**What to produce:** Please give the lines below as a JSON list of strings, with one string per line. Leave out the blank lines and the pictures.

**Materials provided:**
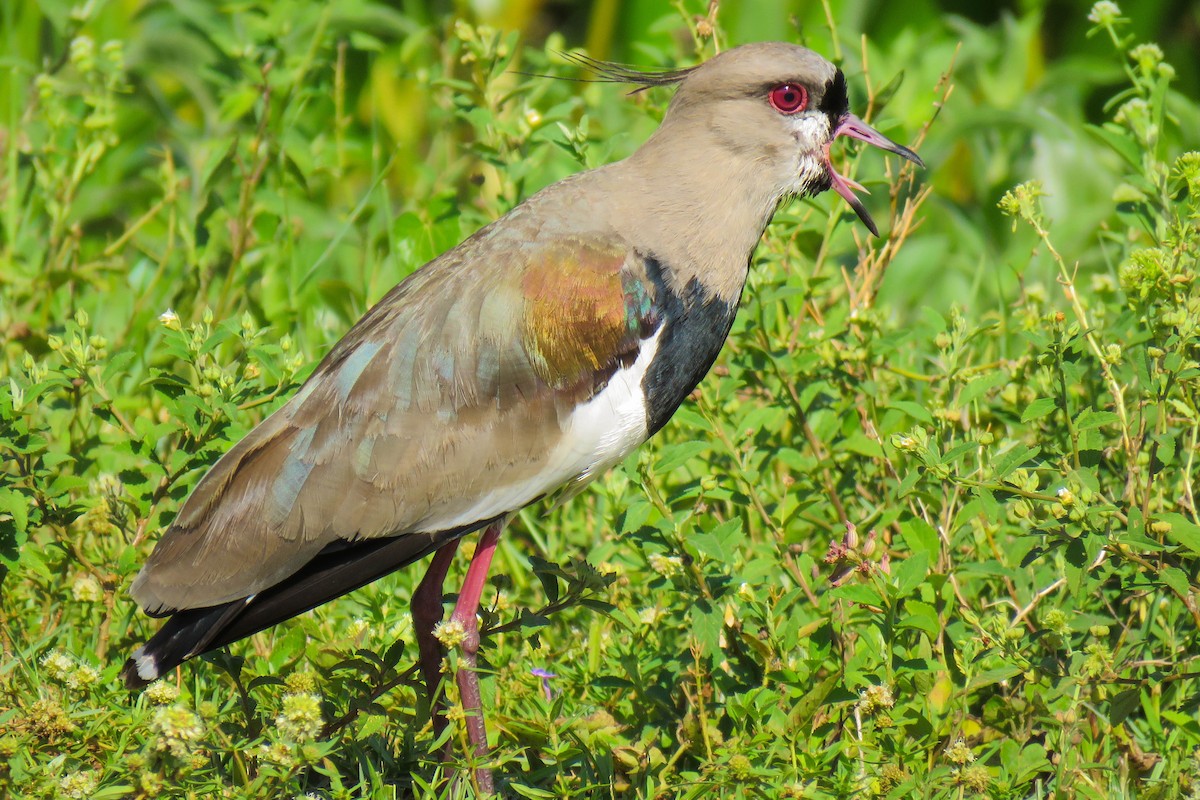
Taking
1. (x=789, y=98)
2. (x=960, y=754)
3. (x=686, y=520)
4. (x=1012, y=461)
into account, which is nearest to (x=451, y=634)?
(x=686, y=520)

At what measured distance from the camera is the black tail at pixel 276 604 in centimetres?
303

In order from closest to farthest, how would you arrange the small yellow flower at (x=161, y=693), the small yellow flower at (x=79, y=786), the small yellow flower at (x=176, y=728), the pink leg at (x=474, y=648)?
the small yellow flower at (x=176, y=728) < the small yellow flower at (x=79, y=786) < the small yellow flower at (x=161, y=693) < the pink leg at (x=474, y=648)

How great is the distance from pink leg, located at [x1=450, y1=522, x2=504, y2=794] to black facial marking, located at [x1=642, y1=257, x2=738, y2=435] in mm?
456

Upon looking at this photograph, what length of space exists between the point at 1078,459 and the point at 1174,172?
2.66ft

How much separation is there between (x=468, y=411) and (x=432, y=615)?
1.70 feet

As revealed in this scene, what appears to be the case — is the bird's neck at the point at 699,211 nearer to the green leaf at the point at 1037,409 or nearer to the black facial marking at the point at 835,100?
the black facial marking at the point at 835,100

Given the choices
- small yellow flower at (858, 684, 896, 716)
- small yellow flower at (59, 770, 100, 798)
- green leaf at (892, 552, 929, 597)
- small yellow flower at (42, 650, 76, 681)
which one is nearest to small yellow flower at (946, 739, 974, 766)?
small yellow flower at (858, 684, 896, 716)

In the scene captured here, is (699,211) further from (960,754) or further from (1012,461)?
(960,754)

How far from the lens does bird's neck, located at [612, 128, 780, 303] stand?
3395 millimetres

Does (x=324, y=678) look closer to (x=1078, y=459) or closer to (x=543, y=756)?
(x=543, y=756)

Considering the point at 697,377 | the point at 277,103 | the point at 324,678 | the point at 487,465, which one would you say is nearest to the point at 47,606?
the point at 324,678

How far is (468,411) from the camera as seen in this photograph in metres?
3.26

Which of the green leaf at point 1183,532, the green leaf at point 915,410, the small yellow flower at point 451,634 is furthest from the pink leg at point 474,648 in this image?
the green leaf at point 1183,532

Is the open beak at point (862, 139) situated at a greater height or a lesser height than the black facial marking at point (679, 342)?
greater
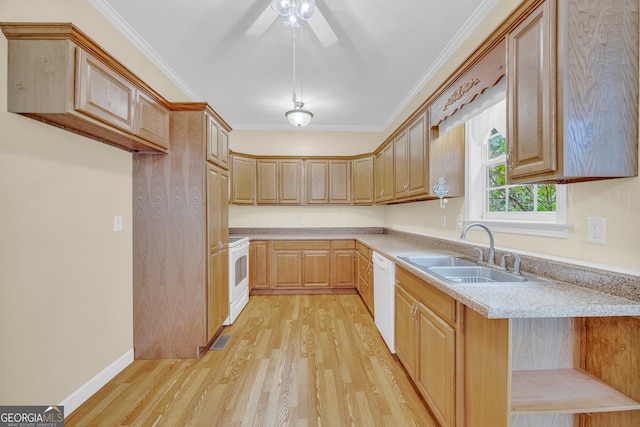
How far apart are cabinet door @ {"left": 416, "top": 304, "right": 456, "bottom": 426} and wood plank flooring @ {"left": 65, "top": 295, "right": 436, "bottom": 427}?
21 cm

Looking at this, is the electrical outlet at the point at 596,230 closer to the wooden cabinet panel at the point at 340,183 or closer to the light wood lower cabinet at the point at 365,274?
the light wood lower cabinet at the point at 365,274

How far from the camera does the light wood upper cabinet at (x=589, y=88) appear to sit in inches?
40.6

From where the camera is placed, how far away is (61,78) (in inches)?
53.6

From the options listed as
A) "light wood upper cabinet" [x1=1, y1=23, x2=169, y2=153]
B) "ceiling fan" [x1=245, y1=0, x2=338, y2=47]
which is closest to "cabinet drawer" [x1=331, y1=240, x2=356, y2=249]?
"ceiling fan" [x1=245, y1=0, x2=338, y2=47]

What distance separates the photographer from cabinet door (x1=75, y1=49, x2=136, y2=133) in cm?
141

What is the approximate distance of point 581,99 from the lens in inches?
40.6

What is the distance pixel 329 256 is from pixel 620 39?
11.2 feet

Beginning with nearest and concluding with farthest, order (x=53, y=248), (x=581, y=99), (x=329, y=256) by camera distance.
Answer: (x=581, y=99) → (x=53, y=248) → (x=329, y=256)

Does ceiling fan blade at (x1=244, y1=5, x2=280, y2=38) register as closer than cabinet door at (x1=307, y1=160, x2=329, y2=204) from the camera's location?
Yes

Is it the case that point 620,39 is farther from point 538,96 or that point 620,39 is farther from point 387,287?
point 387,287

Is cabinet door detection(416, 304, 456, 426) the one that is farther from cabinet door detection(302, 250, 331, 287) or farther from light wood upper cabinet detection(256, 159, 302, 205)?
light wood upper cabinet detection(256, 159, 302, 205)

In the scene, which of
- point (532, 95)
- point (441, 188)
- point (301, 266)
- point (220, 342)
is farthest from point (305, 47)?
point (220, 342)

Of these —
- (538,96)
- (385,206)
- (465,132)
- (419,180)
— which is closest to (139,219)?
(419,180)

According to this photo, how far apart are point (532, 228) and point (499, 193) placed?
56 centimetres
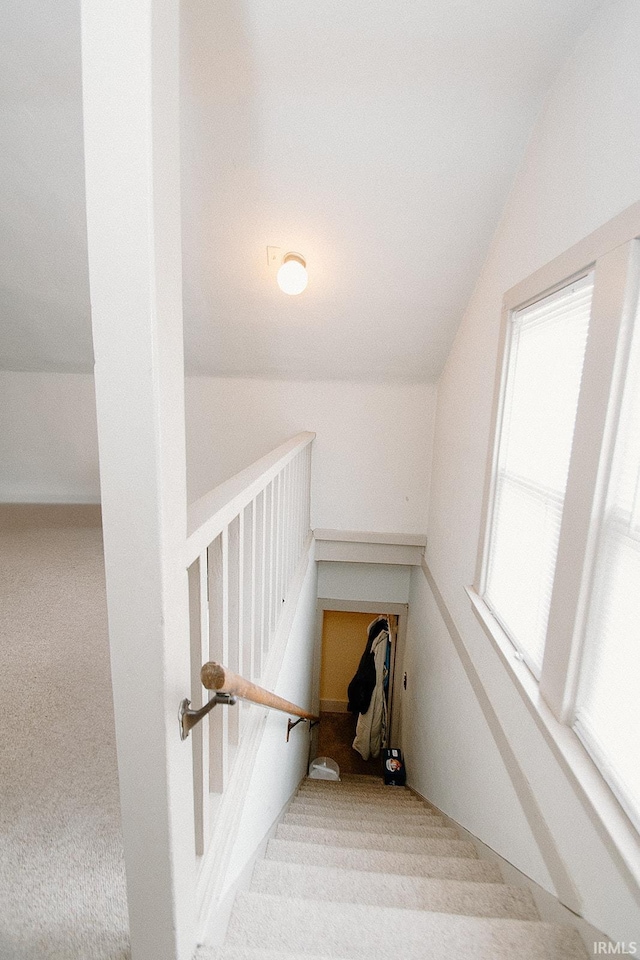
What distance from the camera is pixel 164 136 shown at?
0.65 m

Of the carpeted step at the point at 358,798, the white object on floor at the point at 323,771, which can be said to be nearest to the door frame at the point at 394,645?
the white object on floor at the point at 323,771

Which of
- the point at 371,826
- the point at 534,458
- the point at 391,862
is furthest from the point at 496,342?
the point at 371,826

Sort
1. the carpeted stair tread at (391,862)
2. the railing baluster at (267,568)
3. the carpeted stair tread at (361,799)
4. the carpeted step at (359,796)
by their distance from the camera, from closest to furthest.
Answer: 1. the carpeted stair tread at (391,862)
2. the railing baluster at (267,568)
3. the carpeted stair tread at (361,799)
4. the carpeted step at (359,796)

**Final result:**
[
  "Taking",
  "1. (x=789, y=98)",
  "2. (x=960, y=754)",
  "3. (x=686, y=520)",
  "4. (x=1012, y=461)",
  "into account, which is nearest to (x=451, y=634)?",
  "(x=686, y=520)",
  "At what measured distance from the camera is the black tail at pixel 276 604 in centimetres?",
  "303",
  "In order from closest to farthest, how would you arrange the small yellow flower at (x=161, y=693), the small yellow flower at (x=79, y=786), the small yellow flower at (x=176, y=728), the pink leg at (x=474, y=648)?",
  "the small yellow flower at (x=176, y=728) < the small yellow flower at (x=79, y=786) < the small yellow flower at (x=161, y=693) < the pink leg at (x=474, y=648)",
  "How great is the distance from pink leg, located at [x1=450, y1=522, x2=504, y2=794] to black facial marking, located at [x1=642, y1=257, x2=738, y2=435] in mm?",
  "456",
  "Upon looking at this photograph, what length of space exists between the point at 1078,459 and the point at 1174,172?",
  "2.66ft",
  "How much separation is there between (x=468, y=411) and (x=432, y=615)?",
  "1.70 feet",
  "As revealed in this scene, what appears to be the case — is the bird's neck at the point at 699,211 nearer to the green leaf at the point at 1037,409 or nearer to the black facial marking at the point at 835,100?",
  "the black facial marking at the point at 835,100",
  "Given the choices",
  "- small yellow flower at (858, 684, 896, 716)",
  "- small yellow flower at (59, 770, 100, 798)",
  "- green leaf at (892, 552, 929, 597)",
  "- small yellow flower at (42, 650, 76, 681)",
  "which one is nearest to small yellow flower at (946, 739, 974, 766)?",
  "small yellow flower at (858, 684, 896, 716)",
  "In the scene captured here, is (699,211) further from (960,754) or further from (1012,461)?",
  "(960,754)",
  "How far from the lens does bird's neck, located at [612, 128, 780, 303] stand?",
  "3395 millimetres",
  "Does (x=324, y=678) look closer to (x=1078, y=459) or closer to (x=543, y=756)?",
  "(x=543, y=756)",
  "Considering the point at 697,377 | the point at 277,103 | the point at 324,678 | the point at 487,465, which one would you say is nearest to the point at 47,606?",
  "the point at 324,678",
  "How far is (468,411) from the camera as seen in this photograph in metres?",
  "3.26",
  "Which of the green leaf at point 1183,532, the green leaf at point 915,410, the small yellow flower at point 451,634 is furthest from the pink leg at point 474,648 in this image?",
  "the green leaf at point 1183,532",
  "Is the open beak at point (862, 139) situated at a greater height or a lesser height than the black facial marking at point (679, 342)?",
  "greater",
  "How far apart are cabinet door @ {\"left\": 416, \"top\": 304, \"right\": 456, \"bottom\": 426} and wood plank flooring @ {\"left\": 65, \"top\": 295, \"right\": 436, \"bottom\": 427}?",
  "21 cm",
  "Looking at this, is the electrical outlet at the point at 596,230 closer to the wooden cabinet panel at the point at 340,183 or closer to the light wood lower cabinet at the point at 365,274?",
  "the light wood lower cabinet at the point at 365,274",
  "How far from the camera does the light wood upper cabinet at (x=589, y=88) appear to sit in inches?",
  "40.6",
  "From where the camera is placed, how far away is (61,78) (in inches)?",
  "53.6",
  "From the options listed as",
  "A) \"light wood upper cabinet\" [x1=1, y1=23, x2=169, y2=153]",
  "B) \"ceiling fan\" [x1=245, y1=0, x2=338, y2=47]",
  "which is closest to \"cabinet drawer\" [x1=331, y1=240, x2=356, y2=249]?",
  "\"ceiling fan\" [x1=245, y1=0, x2=338, y2=47]",
  "What distance separates the photographer from cabinet door (x1=75, y1=49, x2=136, y2=133) in cm?",
  "141",
  "What is the approximate distance of point 581,99 from the lens in inches?",
  "40.6",
  "What is the distance pixel 329 256 is from pixel 620 39?",
  "11.2 feet",
  "Beginning with nearest and concluding with farthest, order (x=53, y=248), (x=581, y=99), (x=329, y=256) by camera distance.",
  "Answer: (x=581, y=99) → (x=53, y=248) → (x=329, y=256)",
  "Does ceiling fan blade at (x1=244, y1=5, x2=280, y2=38) register as closer than cabinet door at (x1=307, y1=160, x2=329, y2=204) from the camera's location?",
  "Yes",
  "Is it the case that point 620,39 is farther from point 538,96 or that point 620,39 is farther from point 387,287?",
  "point 387,287",
  "Is cabinet door detection(416, 304, 456, 426) the one that is farther from cabinet door detection(302, 250, 331, 287) or farther from light wood upper cabinet detection(256, 159, 302, 205)?",
  "light wood upper cabinet detection(256, 159, 302, 205)",
  "In the scene, which of",
  "- point (532, 95)",
  "- point (441, 188)",
  "- point (301, 266)",
  "- point (220, 342)",
  "is farthest from point (305, 47)?",
  "point (220, 342)",
  "Of these —",
  "- (538,96)",
  "- (385,206)",
  "- (465,132)",
  "- (419,180)",
  "— which is closest to (139,219)?",
  "(419,180)",
  "According to this photo, how far apart are point (532, 228) and point (499, 193) placed?",
  "56 centimetres",
  "What distance from the camera is pixel 164 136 shown at?",
  "0.65 m",
  "Of the carpeted step at the point at 358,798, the white object on floor at the point at 323,771, which can be said to be nearest to the door frame at the point at 394,645?",
  "the white object on floor at the point at 323,771",
  "Which of",
  "- the point at 371,826",
  "- the point at 534,458",
  "- the point at 391,862",
  "is furthest from the point at 496,342?",
  "the point at 371,826",
  "Sort",
  "1. the carpeted stair tread at (391,862)",
  "2. the railing baluster at (267,568)",
  "3. the carpeted stair tread at (361,799)",
  "4. the carpeted step at (359,796)",
  "by their distance from the camera, from closest to furthest.",
  "Answer: 1. the carpeted stair tread at (391,862)",
  "2. the railing baluster at (267,568)",
  "3. the carpeted stair tread at (361,799)",
  "4. the carpeted step at (359,796)"
]